#### Exercise:
Show every line in the listing below that contains the word "tree", copied without changes.

(Spatial reasoning listing)
┏━━
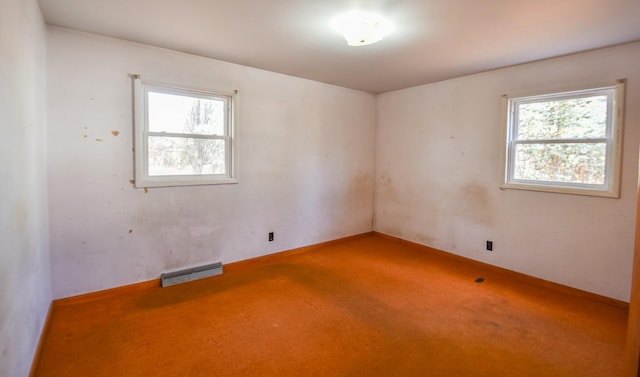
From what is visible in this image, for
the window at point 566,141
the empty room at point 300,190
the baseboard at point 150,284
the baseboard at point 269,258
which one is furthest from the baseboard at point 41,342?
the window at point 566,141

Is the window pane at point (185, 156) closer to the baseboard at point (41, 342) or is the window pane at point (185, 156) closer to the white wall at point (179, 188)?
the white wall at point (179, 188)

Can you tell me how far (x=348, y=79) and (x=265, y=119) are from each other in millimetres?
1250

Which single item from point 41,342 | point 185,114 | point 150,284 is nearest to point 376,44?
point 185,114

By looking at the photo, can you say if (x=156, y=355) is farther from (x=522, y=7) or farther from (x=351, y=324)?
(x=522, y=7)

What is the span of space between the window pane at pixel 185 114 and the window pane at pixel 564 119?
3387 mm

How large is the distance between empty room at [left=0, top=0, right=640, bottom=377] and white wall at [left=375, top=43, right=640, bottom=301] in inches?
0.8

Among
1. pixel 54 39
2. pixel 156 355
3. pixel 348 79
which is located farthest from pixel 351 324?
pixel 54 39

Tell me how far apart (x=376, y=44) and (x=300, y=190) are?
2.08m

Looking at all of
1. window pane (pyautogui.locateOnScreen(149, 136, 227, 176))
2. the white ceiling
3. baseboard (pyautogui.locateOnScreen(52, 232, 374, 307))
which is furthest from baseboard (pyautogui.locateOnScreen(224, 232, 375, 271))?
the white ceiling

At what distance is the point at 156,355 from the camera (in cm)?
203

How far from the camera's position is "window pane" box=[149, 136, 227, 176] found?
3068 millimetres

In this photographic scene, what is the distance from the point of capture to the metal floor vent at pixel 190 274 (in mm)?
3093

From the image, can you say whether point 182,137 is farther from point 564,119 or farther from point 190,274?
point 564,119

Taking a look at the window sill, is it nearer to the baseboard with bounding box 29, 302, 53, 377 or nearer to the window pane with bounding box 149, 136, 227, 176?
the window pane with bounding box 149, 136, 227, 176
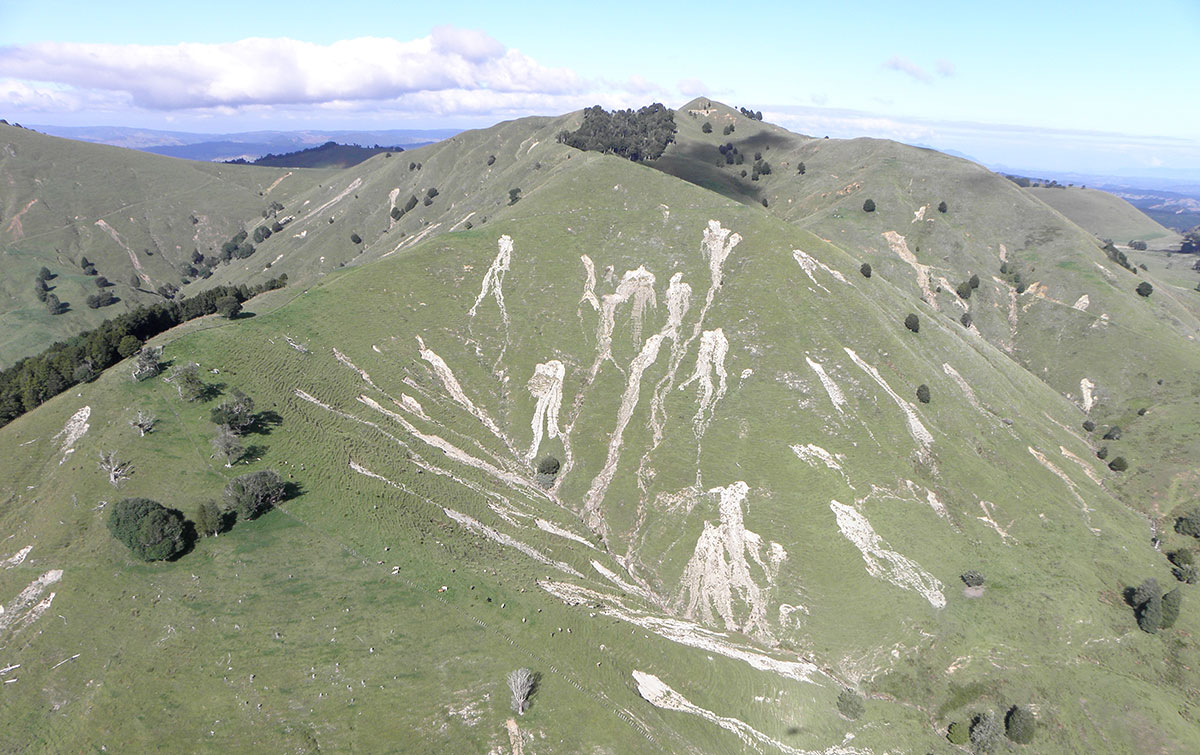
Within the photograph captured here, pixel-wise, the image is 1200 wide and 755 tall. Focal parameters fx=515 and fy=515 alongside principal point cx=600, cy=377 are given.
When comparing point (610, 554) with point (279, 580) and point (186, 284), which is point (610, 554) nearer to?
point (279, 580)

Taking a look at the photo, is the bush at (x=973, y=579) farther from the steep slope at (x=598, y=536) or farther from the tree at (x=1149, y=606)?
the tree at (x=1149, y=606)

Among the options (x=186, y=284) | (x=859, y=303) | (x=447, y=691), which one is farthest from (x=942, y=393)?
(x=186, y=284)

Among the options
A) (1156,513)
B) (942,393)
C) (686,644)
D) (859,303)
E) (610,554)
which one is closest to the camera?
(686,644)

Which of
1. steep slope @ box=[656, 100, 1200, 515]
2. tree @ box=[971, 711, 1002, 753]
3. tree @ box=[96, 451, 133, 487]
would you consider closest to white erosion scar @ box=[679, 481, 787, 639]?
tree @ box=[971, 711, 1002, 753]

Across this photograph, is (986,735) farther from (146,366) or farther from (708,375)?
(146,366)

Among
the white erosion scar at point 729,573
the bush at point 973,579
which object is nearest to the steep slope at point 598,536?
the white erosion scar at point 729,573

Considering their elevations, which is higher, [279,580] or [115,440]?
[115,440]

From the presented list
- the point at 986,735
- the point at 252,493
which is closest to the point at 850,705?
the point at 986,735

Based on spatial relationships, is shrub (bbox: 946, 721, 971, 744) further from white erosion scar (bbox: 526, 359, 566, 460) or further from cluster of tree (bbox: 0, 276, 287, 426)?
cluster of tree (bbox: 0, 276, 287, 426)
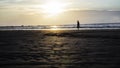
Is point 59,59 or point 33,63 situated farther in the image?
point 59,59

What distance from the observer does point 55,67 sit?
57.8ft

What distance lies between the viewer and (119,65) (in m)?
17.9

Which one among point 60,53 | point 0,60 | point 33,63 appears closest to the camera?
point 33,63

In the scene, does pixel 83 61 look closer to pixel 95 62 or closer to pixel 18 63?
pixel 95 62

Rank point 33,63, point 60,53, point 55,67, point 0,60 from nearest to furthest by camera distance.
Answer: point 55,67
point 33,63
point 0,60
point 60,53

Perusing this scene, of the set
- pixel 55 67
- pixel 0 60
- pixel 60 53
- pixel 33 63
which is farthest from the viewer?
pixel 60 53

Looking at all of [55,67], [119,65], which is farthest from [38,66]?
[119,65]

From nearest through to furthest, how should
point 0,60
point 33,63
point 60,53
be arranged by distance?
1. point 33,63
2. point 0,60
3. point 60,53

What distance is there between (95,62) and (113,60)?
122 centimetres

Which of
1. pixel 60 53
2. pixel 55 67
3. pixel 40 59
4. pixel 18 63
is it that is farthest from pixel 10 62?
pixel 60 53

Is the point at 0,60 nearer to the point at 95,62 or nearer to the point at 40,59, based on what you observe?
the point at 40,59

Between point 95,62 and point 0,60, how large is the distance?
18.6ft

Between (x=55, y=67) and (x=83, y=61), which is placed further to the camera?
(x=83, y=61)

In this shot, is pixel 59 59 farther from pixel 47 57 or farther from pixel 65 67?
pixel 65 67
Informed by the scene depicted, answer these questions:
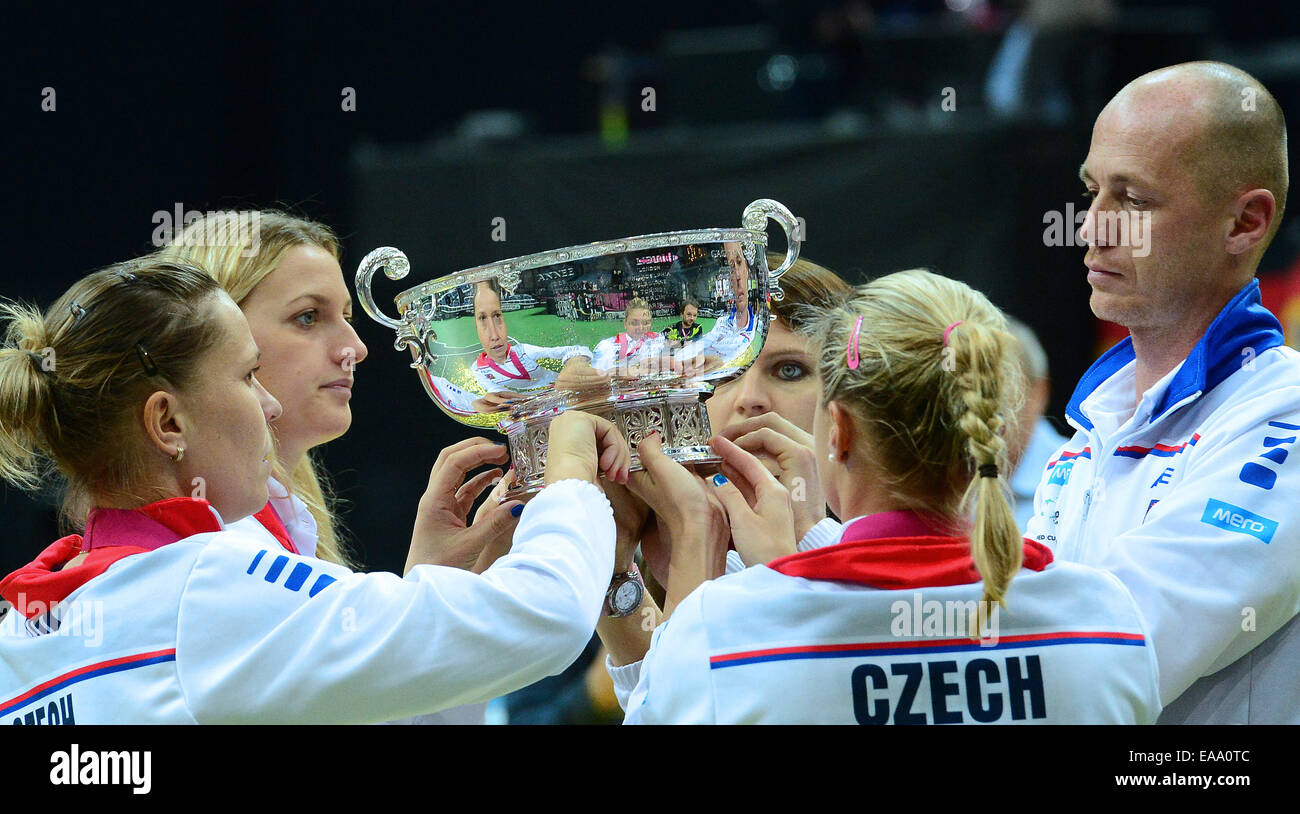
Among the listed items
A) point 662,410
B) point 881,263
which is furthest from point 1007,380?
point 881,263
┗━━
┏━━
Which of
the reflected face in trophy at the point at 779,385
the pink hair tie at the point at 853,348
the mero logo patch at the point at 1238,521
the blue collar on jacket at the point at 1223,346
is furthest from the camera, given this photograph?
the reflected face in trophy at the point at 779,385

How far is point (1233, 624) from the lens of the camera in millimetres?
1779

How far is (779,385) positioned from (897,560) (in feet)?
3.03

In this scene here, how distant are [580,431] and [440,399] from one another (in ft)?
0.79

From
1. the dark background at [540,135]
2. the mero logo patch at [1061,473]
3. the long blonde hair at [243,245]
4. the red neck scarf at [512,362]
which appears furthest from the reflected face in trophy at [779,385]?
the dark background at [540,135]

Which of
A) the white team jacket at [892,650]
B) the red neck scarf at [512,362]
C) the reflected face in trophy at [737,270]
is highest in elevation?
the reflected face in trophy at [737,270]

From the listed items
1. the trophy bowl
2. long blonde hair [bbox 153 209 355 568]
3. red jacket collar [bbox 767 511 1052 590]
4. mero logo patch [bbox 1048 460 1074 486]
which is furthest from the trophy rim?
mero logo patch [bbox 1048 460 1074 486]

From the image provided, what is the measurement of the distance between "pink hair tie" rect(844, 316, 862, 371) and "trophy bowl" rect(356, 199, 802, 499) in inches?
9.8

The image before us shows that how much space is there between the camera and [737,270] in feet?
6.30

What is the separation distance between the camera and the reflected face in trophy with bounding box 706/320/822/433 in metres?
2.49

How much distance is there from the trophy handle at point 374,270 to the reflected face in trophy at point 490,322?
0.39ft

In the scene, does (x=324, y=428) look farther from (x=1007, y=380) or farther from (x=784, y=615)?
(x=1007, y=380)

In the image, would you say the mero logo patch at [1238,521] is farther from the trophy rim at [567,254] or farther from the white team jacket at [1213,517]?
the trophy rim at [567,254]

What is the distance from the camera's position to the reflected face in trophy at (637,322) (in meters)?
┗━━
#### The solution:
Taking a look at the photo, is the bush at (x=973, y=579) farther from the steep slope at (x=598, y=536) or farther from the tree at (x=1149, y=606)?
the tree at (x=1149, y=606)
2. tree @ box=[971, 711, 1002, 753]
3. tree @ box=[96, 451, 133, 487]
tree @ box=[971, 711, 1002, 753]
Based on spatial relationships, is shrub (bbox: 946, 721, 971, 744) further from white erosion scar (bbox: 526, 359, 566, 460) or further from cluster of tree (bbox: 0, 276, 287, 426)?
cluster of tree (bbox: 0, 276, 287, 426)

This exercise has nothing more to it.